In those days it must be remembered a goal had to be kicked in order for a match to be won. Unfortunately the report does not state the result of the ‘discussion’!
1st February v. Wimbledon Hornets
The report states that when the Hornets arrived at Battersea Park they found the OPs in a disorganized state as their Captain had deserted them in order to play with a scratch team, and had taken with him another member of the Club. When at last the ground was discovered, the OPs only numbered nine men to the Hornets full team but, after the opposition had scored a goal, the Paulines were reinforced by five members of another club who apparently were without a game.
In the early days the Club varied between a full fixture list and one confined mainly to the vacation period – presumably because most of the players were up at one or other of the Universities.
During 1900/1901, the Old Paulines produced what must certainly have been one of their strongest ever sides as it included RO Schwarz of Cambridge and England (and a South African cricketer), four other ‘Blues’ and the Captain JH Harris who played for Middlesex.

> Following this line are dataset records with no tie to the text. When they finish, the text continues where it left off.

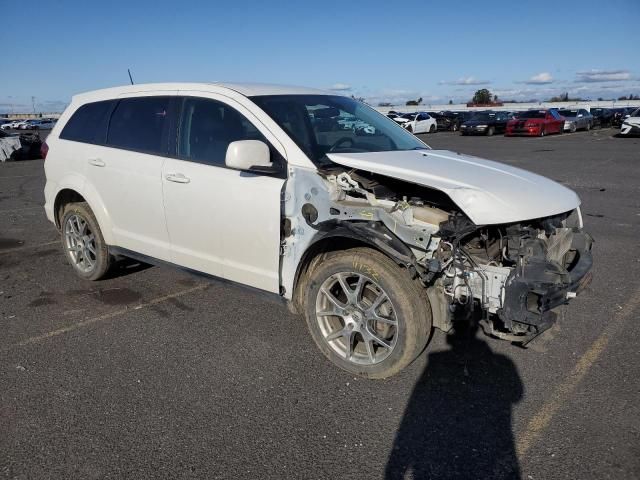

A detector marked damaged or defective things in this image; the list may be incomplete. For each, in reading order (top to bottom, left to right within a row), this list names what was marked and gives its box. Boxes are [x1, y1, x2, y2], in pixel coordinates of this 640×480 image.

damaged white suv [45, 83, 592, 378]
cracked asphalt [1, 128, 640, 480]
damaged hood [328, 149, 584, 226]
detached bumper [496, 232, 596, 342]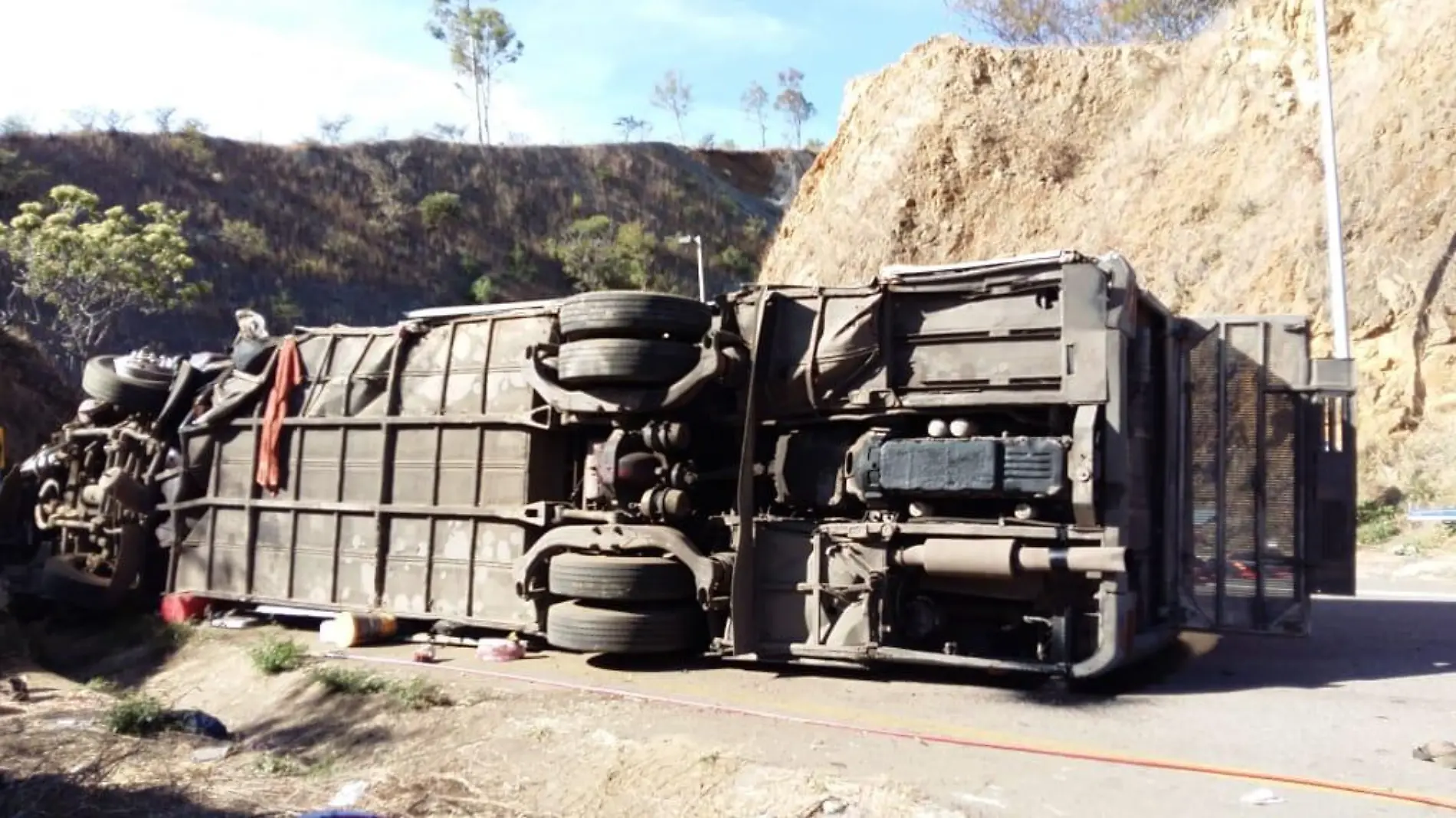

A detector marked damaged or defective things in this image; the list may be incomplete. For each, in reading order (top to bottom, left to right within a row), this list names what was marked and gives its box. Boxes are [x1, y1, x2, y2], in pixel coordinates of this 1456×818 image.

overturned bus [0, 248, 1351, 675]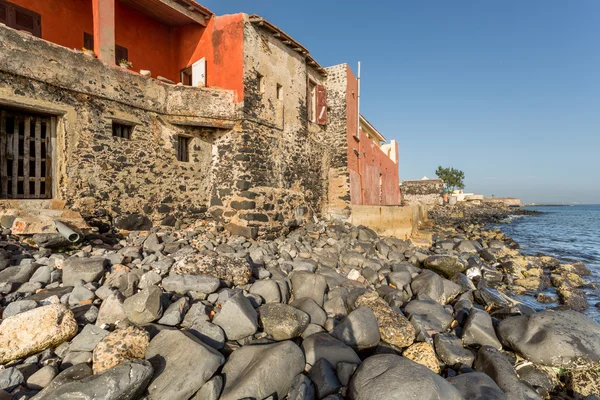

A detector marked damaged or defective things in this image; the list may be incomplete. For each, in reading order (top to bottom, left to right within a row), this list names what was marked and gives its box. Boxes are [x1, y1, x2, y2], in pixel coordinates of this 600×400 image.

rusted door [0, 109, 54, 198]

In 1910 CM Roberts, a fine forward in his day, put the Club on a sounder footing with a strong nucleus of players including LPB Merriam, an Oxford Blue whose later England caps are in the Clubhouse.
During the First World War no football was played, of course, but in 1919 Roberts, together with WD Ramsay, re-started affairs and the Club recovered almost at once despite the heavy losses which it, in common with most sporting clubs, had suffered. Shortly after this, Hylton Cleaver, a well known sporting journalist became Hon. Secretary and Match Secretary (and later Chairman). IMB Stuart, an Irish International and a brilliant coach at St. Paul’s for two years, produced sides on whom the OPFC lived for the next decade.
The OPs gradually became a club who could and did hold their own with some of the best in the country. During this period they played matches against clubs such as Newport, Llanelli, Neath, Bristol, Richmond, Blackheath, Gloucester, Coventry and Bridgend, whilst Northampton, Liverpool, Plymouth Albion and Bath were regular opponents for many years.
The fixture with Bath was due to the same CM Roberts who was then agent for the Duchy of Cornwall Estates in the district and a Vice-President of both Clubs and who always arranged a magnificent day in the country on the Sunday after the match to dispel hangovers.
Of these first class provincial fixtures particular mention must be made of Bedford whom the OPs met each Boxing Day up until 1993. It is thought that the origins of this match go back to 1890s when the Old Paulines and Old Bedfordians used to combine to play a Boxing Day match against United Hospitals. On one occasion in the 1930s, the OPs for some reason did not go to Bedford on Boxing Day but travelled to Plymouth instead – and paid for it. After leaving London on the evening of Christmas Day and arriving at Plymouth after midnight to discover that they were lodging in a Temperance hotel, they woke some hours later to find several inches of snow had fallen in the meantime. The ground being unplayable, they returned with nothing to show for their wasted journey.